The walls of this great brick fortress, which cost a million dollars and was one of the greatest brick fortresses of its time, tower over one with great impressiveness. The brick face is pierced by long narrow slits for rifle fire, and these peer at one vacantly. A large ditch, or moat, surrounds the fort, and this still contains water owing to the low elevation of the island above tide, but it is choked with rank vegetation and though horrid of aspect would not be a serious bar to the approach of any storming force.
THE DESERTED CASEMATES OF FORT PULASKI, NEAR SAVANNAH, GA.

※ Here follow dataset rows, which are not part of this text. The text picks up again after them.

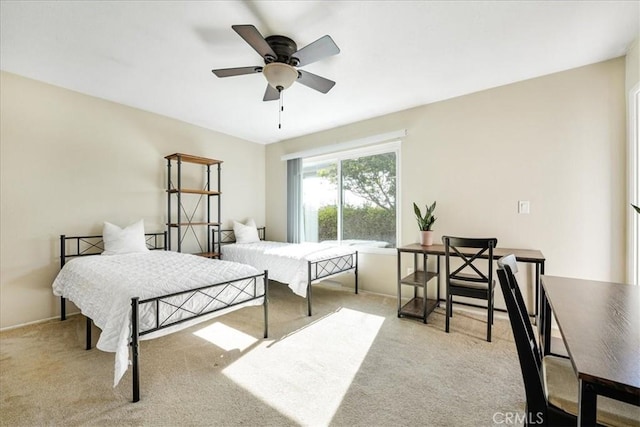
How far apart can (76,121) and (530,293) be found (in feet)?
17.1

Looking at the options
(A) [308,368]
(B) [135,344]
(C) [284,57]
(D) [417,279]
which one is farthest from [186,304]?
(D) [417,279]

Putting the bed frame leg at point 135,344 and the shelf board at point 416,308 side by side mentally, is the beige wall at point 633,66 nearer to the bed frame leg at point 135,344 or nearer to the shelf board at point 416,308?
→ the shelf board at point 416,308

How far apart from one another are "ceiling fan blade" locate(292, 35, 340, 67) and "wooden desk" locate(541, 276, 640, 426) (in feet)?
6.25

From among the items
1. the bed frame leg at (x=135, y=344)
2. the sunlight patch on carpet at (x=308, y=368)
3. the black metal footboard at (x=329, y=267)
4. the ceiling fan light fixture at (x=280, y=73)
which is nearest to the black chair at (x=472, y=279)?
the sunlight patch on carpet at (x=308, y=368)

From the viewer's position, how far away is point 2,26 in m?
2.02

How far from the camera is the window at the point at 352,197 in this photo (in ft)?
12.6

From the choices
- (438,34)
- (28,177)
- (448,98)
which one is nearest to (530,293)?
(448,98)

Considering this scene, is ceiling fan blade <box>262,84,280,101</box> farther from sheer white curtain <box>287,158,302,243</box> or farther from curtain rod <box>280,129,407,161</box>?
sheer white curtain <box>287,158,302,243</box>

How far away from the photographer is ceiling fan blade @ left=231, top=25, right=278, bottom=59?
1713mm

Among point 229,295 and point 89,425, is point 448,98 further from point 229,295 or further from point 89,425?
point 89,425

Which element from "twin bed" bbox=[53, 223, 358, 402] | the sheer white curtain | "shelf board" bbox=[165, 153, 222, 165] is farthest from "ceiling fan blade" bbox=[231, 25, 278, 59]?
the sheer white curtain

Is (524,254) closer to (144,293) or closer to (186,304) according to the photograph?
(186,304)

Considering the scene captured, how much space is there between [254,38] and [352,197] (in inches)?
107

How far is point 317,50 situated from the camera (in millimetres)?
1945
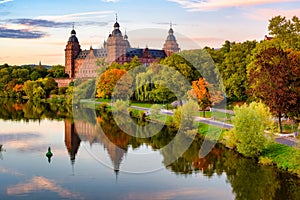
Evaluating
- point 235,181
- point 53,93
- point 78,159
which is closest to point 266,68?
point 235,181

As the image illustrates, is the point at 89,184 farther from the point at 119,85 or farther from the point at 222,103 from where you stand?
the point at 119,85

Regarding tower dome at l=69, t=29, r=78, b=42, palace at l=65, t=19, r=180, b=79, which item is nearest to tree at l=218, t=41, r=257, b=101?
palace at l=65, t=19, r=180, b=79

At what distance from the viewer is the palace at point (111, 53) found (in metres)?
105

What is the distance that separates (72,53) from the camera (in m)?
122

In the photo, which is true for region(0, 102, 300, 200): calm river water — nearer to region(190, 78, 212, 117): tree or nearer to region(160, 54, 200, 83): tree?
region(190, 78, 212, 117): tree

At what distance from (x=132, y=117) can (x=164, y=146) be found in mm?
15908

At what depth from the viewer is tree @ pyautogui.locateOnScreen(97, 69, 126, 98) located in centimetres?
5997

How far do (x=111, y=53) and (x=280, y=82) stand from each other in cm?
8198

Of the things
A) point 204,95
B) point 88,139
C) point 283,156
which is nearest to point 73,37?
point 204,95

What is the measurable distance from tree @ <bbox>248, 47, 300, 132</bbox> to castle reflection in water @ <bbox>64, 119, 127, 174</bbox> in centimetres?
953

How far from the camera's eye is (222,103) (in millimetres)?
43938

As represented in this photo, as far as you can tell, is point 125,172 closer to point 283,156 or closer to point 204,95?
point 283,156

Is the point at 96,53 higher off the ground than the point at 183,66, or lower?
higher

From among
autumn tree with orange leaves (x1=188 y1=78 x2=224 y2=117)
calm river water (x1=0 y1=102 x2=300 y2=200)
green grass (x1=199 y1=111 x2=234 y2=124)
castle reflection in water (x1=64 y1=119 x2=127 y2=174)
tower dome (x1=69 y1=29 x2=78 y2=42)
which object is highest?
tower dome (x1=69 y1=29 x2=78 y2=42)
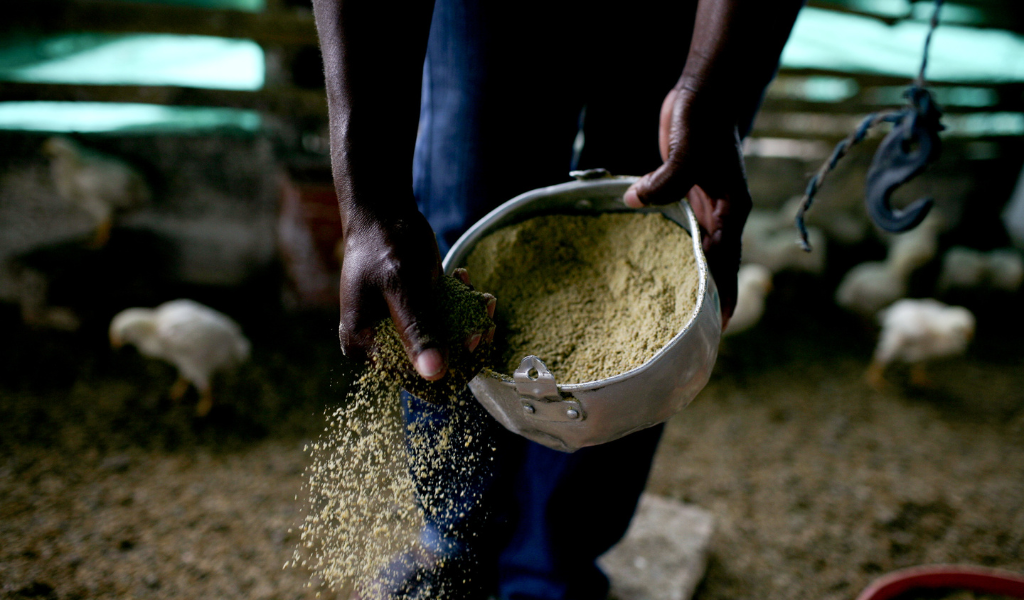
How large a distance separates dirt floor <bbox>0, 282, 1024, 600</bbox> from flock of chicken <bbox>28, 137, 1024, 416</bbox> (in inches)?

Crossing the ditch, one passes through a long passage and past massive wooden gates studded with iron bolts and, at length, comes out upon the parade ground. Where brilliant columns once formed and marched in martial evolutions now wave tall saplings except where the solitary care-taker of the fort has cut these growths down to make room for a vegetable garden. The walls go around in a great circle above this parade, the angles of the circumference not being easily perceptible from our vantage point. To the right hand and the left hand stretch casemates in which officers and men dwelt. On the far side of the parade are open casemates fitted for cannon, for this is the quarter from which attack might be expected. Close at hand is a spring whose clear water flows ceaselessly from the rusty iron mouth which the hand of man has provided and neglected.

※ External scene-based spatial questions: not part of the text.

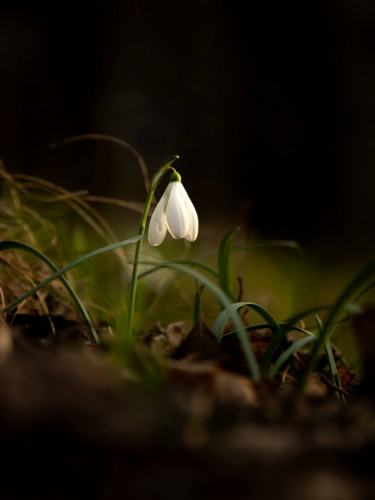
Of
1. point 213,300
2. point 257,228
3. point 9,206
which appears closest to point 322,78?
point 257,228

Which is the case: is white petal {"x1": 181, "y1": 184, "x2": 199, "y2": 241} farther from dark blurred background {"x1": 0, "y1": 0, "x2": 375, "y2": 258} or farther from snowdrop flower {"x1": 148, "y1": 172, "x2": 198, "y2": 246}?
dark blurred background {"x1": 0, "y1": 0, "x2": 375, "y2": 258}

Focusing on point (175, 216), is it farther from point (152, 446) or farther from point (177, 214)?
point (152, 446)

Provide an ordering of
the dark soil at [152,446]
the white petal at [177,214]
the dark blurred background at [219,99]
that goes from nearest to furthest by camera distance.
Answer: the dark soil at [152,446], the white petal at [177,214], the dark blurred background at [219,99]

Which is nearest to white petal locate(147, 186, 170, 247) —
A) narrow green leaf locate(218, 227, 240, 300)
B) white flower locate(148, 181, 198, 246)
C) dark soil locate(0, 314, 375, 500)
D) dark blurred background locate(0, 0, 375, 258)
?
white flower locate(148, 181, 198, 246)

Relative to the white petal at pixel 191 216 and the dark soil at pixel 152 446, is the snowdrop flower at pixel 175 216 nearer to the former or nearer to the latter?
the white petal at pixel 191 216

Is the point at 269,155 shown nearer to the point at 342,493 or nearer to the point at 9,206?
the point at 9,206

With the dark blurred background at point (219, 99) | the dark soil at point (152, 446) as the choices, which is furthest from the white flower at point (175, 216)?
the dark blurred background at point (219, 99)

Passing across the parade to the gun casemates, which occupy the flanks of the fort on three quarters of the compass, one finds the flooring still in good condition, this fact being due to the protected nature of this part of the fort and to the sturdy quality of the planks which are three inches thick and of some close-grained wood—probably cypress. The circular gun-tracks are still visible. Where one can peer through holes in the floor one gazes down into dank, dark depths from which the light is reflected evilly by scummy water.
At the northeast angle of the fort are the remains of one of the magazines. If one cares to prowl in here and is willing to make entrance through a mysterious black hole into an uncanny void, he will be rewarded for his adventure by being able to pick up some rusty grape-shot and smaller odds and ends of murderous looking iron.

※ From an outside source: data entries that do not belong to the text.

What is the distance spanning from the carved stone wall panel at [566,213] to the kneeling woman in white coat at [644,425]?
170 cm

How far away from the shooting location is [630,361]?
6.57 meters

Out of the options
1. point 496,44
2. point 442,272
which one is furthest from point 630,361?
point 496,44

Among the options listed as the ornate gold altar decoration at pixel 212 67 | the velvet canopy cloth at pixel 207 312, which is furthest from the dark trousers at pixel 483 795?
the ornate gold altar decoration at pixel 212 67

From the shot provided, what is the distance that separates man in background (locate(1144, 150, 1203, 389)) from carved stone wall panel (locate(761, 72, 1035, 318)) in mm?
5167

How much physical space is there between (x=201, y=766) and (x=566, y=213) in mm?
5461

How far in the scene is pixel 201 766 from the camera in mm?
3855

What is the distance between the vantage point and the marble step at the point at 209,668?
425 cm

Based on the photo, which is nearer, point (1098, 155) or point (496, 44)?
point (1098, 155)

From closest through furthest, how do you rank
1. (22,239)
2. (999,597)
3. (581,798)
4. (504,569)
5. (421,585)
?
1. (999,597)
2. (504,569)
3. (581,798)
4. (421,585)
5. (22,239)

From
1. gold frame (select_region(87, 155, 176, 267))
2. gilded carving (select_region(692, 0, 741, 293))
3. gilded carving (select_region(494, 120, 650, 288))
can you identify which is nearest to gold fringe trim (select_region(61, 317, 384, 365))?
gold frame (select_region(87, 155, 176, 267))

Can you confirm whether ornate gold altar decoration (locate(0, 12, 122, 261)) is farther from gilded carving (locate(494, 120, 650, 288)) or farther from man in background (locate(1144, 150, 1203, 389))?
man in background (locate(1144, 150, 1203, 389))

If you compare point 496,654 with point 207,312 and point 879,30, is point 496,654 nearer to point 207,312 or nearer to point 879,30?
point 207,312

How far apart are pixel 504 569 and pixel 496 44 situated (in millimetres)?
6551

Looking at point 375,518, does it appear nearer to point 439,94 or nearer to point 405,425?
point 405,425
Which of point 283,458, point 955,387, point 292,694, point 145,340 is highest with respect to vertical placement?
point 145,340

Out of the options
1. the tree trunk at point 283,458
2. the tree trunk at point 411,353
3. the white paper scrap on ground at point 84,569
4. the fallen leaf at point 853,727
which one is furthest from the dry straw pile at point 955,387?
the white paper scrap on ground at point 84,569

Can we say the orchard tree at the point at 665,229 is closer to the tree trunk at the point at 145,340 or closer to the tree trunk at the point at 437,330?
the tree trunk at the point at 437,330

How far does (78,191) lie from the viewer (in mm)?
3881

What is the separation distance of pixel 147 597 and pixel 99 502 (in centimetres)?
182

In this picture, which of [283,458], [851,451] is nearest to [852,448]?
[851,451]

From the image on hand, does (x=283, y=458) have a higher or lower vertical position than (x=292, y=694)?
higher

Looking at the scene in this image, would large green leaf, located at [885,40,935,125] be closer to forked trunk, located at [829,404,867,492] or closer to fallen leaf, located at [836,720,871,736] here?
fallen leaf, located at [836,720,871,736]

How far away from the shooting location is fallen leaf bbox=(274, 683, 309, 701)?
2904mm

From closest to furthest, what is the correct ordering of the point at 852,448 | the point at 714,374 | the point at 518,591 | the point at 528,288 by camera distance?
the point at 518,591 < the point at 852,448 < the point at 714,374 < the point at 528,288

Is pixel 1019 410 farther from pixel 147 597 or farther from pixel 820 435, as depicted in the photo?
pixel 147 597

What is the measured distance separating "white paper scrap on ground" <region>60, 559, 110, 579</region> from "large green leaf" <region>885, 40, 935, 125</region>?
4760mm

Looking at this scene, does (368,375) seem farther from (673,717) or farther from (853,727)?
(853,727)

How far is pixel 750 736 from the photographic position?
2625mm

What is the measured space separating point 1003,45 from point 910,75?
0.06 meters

Ascending to the parapet of the fort by means of one of the twisting iron stairs which are to be found at each angle, or by the broad stone stairs adjacent to the habitable casemates, one has a wide view of land and sea. To the east lies the mouth of the Savannah River where this stream joins the Atlantic Ocean. In this direction, too, can be seen long, low, sandy Tybee Point, where Fort Screven, the modern defensive work, lies. To the south are marshes and in the distance the gleam of the river up which the Union forces brought their cannon to attack Fort Pulaski in 1862. To the north and west—more marshes.
The island on which Fort Pulaski is situated was acquired by the government in 1830 by purchase from Alexander Telfair and sisters (an old and wealthy Savannah family) and the title of the government thereto for the purposes of a fortification was confirmed by the State of Georgia by act December 27, 1845. The entire reservation occupies about 150 acres.
The site for the fort was selected by Major General Babcock, United States Corps of Engineers, and work was begun in 1831 under the direction of Major General Mansfield. Sixteen years passed before its mighty walls, containing thirteen millions of bricks, were completed. The name Pulaski was given to the fort in honor of Count Casimir Pulaski, the Polish patriot who lost his life in the siege of Savannah by the Americans during the Revolution, the scene of this sad event being the Spring Hill redoubt near the site of the present Central of Georgia railway station.